## THE EXERCISE
From the line containing "Reviewing this photograph, what" down to the final line of the entries below, quote every line verbatim. Exclude pictures.

## STORED ROWS
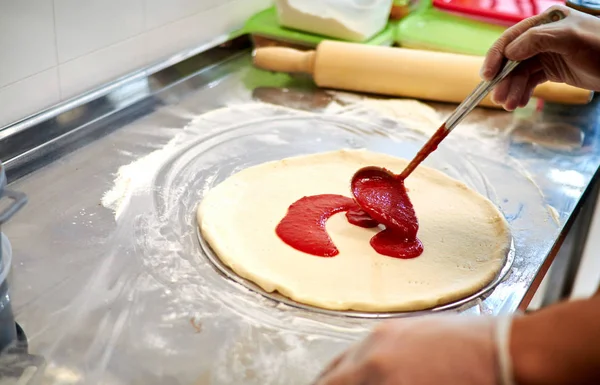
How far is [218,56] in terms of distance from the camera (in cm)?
187

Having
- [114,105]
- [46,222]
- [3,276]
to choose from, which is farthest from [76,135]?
[3,276]

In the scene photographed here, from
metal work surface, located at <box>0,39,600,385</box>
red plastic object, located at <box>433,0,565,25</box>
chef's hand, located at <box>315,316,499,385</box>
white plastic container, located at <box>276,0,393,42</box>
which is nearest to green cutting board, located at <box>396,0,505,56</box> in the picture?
red plastic object, located at <box>433,0,565,25</box>

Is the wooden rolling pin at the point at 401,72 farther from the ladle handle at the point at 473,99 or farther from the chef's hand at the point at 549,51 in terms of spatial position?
the ladle handle at the point at 473,99

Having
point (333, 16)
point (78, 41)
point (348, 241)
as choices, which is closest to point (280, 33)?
point (333, 16)

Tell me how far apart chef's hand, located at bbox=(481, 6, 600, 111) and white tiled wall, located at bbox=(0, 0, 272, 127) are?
2.61ft

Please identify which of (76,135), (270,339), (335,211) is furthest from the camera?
(76,135)

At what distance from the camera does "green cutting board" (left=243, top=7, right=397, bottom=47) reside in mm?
1890

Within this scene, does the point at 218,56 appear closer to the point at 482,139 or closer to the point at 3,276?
the point at 482,139

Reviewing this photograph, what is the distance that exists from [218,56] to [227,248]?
2.91 feet

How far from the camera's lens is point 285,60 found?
5.74 feet

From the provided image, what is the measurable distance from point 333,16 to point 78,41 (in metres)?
0.72

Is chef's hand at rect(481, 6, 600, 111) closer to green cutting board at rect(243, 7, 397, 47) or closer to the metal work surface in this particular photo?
the metal work surface

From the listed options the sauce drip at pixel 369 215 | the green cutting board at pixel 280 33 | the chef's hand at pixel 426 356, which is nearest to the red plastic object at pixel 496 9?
the green cutting board at pixel 280 33

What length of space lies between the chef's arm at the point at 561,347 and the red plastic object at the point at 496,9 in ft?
5.59
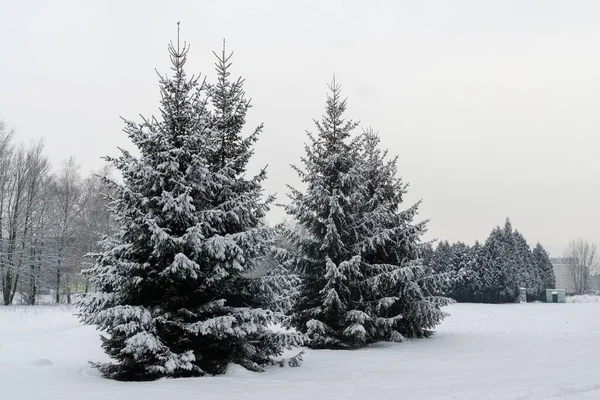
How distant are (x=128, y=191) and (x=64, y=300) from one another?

## TASK OUTPUT
Reviewing this photograph, what is the distance that exists from [218,56] to [227,248]?
2.91 feet

How far from the camera's lens is point 285,60 found?
5.74 feet

From the provided image, what is the measurable distance from point 333,16 to point 78,41 (in metres)?
0.72

Is chef's hand at rect(481, 6, 600, 111) closer to green cutting board at rect(243, 7, 397, 47) or closer to the metal work surface in this particular photo?
the metal work surface

From the listed options the sauce drip at pixel 369 215 | the green cutting board at pixel 280 33 | the chef's hand at pixel 426 356, which is nearest to the red plastic object at pixel 496 9?
the green cutting board at pixel 280 33

What length of space lies between the chef's arm at the point at 561,347 and the red plastic object at the point at 496,9 in ft?
5.59
How distant are (x=128, y=191) and (x=64, y=300) from one another?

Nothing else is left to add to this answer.